Requirements: Render every line of the entries below as a JSON list of strings, one string per line, omitting blank lines. Leave the pictures out of the list.

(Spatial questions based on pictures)

──────────────────────────────

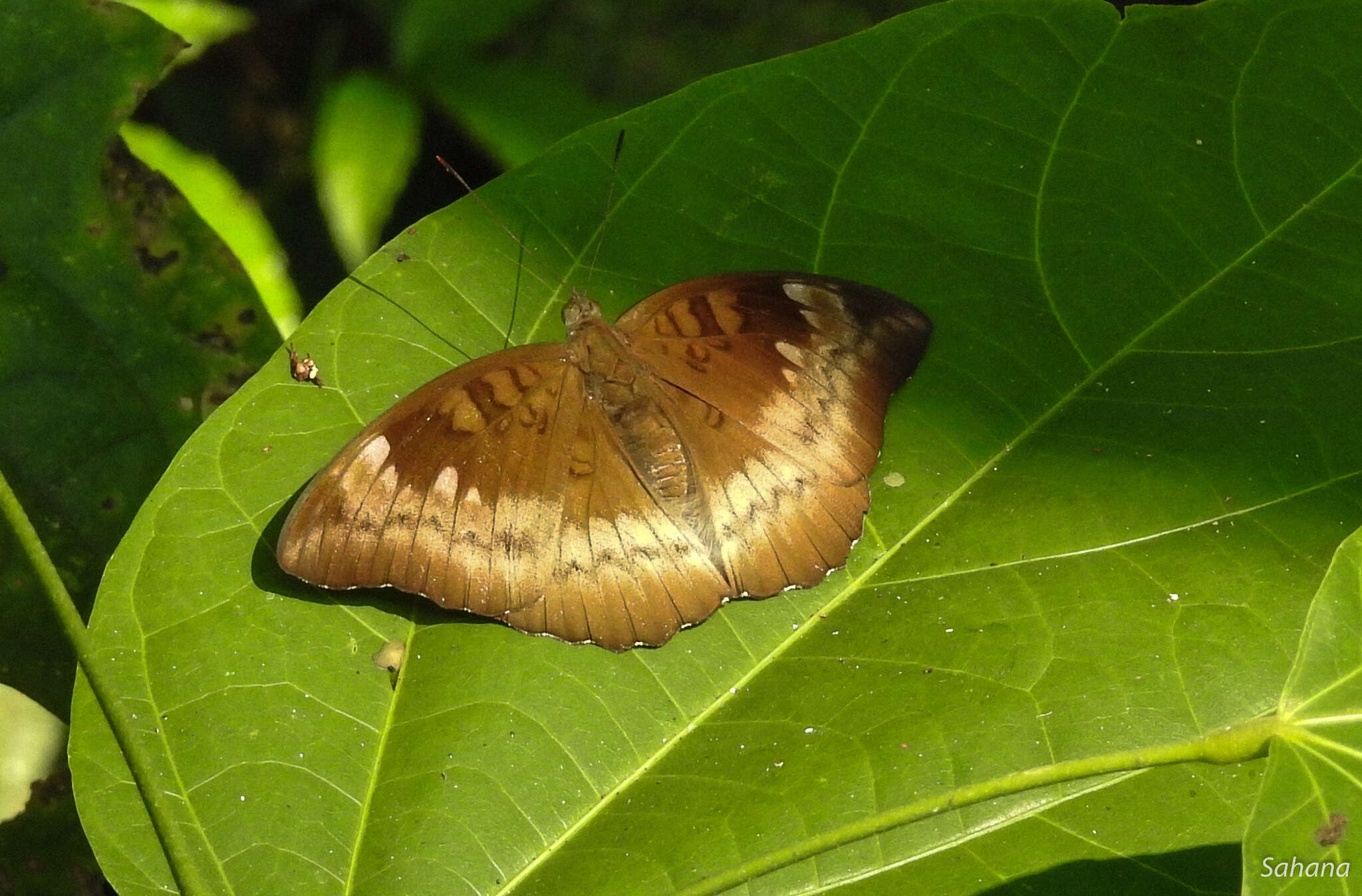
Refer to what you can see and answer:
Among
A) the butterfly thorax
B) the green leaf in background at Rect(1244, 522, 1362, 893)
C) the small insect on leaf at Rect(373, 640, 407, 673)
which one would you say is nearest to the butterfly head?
the butterfly thorax

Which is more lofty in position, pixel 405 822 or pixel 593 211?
pixel 593 211

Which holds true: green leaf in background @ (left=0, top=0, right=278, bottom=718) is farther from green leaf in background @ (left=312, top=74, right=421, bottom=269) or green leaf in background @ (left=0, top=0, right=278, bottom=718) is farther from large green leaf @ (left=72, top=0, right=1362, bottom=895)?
large green leaf @ (left=72, top=0, right=1362, bottom=895)

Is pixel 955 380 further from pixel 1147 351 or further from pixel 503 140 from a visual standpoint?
pixel 503 140

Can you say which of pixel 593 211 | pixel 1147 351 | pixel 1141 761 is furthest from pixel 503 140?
pixel 1141 761

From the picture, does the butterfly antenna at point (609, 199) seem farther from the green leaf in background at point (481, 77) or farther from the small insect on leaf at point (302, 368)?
the green leaf in background at point (481, 77)

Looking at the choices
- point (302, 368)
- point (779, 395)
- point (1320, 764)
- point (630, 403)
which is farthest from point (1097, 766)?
point (302, 368)

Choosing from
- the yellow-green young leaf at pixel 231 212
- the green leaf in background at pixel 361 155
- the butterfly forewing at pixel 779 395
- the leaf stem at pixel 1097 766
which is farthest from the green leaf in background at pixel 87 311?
the leaf stem at pixel 1097 766

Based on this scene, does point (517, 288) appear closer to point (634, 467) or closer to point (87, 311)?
point (634, 467)
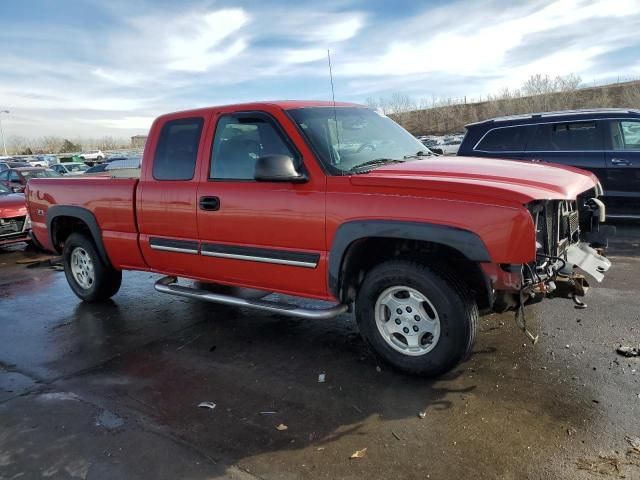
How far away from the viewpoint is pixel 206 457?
9.81 ft

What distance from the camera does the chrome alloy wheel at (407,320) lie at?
369 centimetres

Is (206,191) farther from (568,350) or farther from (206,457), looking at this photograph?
(568,350)

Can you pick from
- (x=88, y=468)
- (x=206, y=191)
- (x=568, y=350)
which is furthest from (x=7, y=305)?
(x=568, y=350)

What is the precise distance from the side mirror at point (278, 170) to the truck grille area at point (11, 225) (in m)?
8.05

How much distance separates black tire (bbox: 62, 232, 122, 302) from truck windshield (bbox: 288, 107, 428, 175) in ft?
9.98

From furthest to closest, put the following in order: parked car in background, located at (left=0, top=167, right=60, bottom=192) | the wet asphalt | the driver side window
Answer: parked car in background, located at (left=0, top=167, right=60, bottom=192) < the driver side window < the wet asphalt

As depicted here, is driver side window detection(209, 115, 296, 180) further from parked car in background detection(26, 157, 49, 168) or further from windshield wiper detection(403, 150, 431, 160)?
parked car in background detection(26, 157, 49, 168)

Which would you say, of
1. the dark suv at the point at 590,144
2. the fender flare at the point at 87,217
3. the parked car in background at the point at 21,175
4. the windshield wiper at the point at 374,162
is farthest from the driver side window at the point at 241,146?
the parked car in background at the point at 21,175

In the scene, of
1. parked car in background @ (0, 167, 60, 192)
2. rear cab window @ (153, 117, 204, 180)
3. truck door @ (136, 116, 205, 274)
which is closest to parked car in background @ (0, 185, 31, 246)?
truck door @ (136, 116, 205, 274)

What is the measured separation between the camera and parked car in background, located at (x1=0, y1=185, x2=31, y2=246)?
9.96 m

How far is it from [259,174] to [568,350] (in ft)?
8.91

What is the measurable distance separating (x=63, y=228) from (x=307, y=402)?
4306mm

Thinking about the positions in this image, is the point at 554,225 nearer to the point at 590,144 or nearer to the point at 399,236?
the point at 399,236

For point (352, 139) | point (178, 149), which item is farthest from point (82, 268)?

──────────────────────────────

Result of the exercise:
[
  "Refer to what you can see and answer:",
  "Among",
  "A) the butterfly thorax",
  "B) the green leaf in background at Rect(1244, 522, 1362, 893)",
  "C) the small insect on leaf at Rect(373, 640, 407, 673)",
  "which one would you say is nearest to the butterfly head?",
  "the butterfly thorax",
  "Which is more lofty in position, pixel 405 822 or pixel 593 211?",
  "pixel 593 211",
  "Which holds true: green leaf in background @ (left=0, top=0, right=278, bottom=718) is farther from green leaf in background @ (left=312, top=74, right=421, bottom=269) or green leaf in background @ (left=0, top=0, right=278, bottom=718) is farther from large green leaf @ (left=72, top=0, right=1362, bottom=895)?",
  "large green leaf @ (left=72, top=0, right=1362, bottom=895)",
  "Is pixel 955 380 further from pixel 1147 351 or further from pixel 503 140 from a visual standpoint?",
  "pixel 503 140",
  "Can you say which of pixel 593 211 | pixel 1147 351 | pixel 1141 761 is furthest from pixel 503 140?",
  "pixel 1141 761",
  "From the picture, does the butterfly antenna at point (609, 199) seem farther from the green leaf in background at point (481, 77) or farther from the small insect on leaf at point (302, 368)?",
  "the green leaf in background at point (481, 77)",
  "Looking at the choices",
  "- point (302, 368)",
  "- point (779, 395)",
  "- point (1320, 764)",
  "- point (630, 403)",
  "which is farthest from point (1097, 766)?",
  "point (302, 368)",
  "Choosing from",
  "- the yellow-green young leaf at pixel 231 212",
  "- the green leaf in background at pixel 361 155",
  "- the butterfly forewing at pixel 779 395",
  "- the leaf stem at pixel 1097 766",
  "which is farthest from the green leaf in background at pixel 87 311?",
  "the leaf stem at pixel 1097 766",
  "Based on this scene, does point (517, 288) appear closer to point (634, 467) or closer to point (87, 311)?",
  "point (634, 467)",
  "How far away from the viewpoint is pixel 206 457?",
  "9.81 ft",
  "What distance from the camera does the chrome alloy wheel at (407,320) lie at?",
  "369 centimetres",
  "Is (206,191) farther from (568,350) or farther from (206,457), looking at this photograph?",
  "(568,350)",
  "Can you pick from",
  "- (x=88, y=468)",
  "- (x=206, y=191)",
  "- (x=568, y=350)",
  "which is furthest from (x=7, y=305)?",
  "(x=568, y=350)",
  "What is the precise distance from the side mirror at point (278, 170) to the truck grille area at point (11, 225) (in m)?",
  "8.05",
  "How much distance separates black tire (bbox: 62, 232, 122, 302) from truck windshield (bbox: 288, 107, 428, 175) in ft?",
  "9.98",
  "From furthest to closest, put the following in order: parked car in background, located at (left=0, top=167, right=60, bottom=192) | the wet asphalt | the driver side window",
  "Answer: parked car in background, located at (left=0, top=167, right=60, bottom=192) < the driver side window < the wet asphalt",
  "As depicted here, is driver side window detection(209, 115, 296, 180) further from parked car in background detection(26, 157, 49, 168) or further from windshield wiper detection(403, 150, 431, 160)?",
  "parked car in background detection(26, 157, 49, 168)",
  "Which would you say, of",
  "1. the dark suv at the point at 590,144",
  "2. the fender flare at the point at 87,217",
  "3. the parked car in background at the point at 21,175",
  "4. the windshield wiper at the point at 374,162",
  "is farthest from the driver side window at the point at 241,146?",
  "the parked car in background at the point at 21,175",
  "In the scene, of",
  "1. parked car in background @ (0, 167, 60, 192)",
  "2. rear cab window @ (153, 117, 204, 180)",
  "3. truck door @ (136, 116, 205, 274)",
  "which is closest to parked car in background @ (0, 185, 31, 246)?",
  "truck door @ (136, 116, 205, 274)",
  "What is the measured separation between the camera and parked car in background, located at (x1=0, y1=185, x2=31, y2=246)?",
  "9.96 m",
  "How far is it from [259,174] to [568,350] (in ft)?",
  "8.91",
  "What is the measurable distance separating (x=63, y=228) from (x=307, y=402)?",
  "4306mm",
  "Thinking about the positions in this image, is the point at 554,225 nearer to the point at 590,144 or nearer to the point at 399,236?",
  "the point at 399,236",
  "For point (352, 139) | point (178, 149), which item is farthest from point (82, 268)?"
]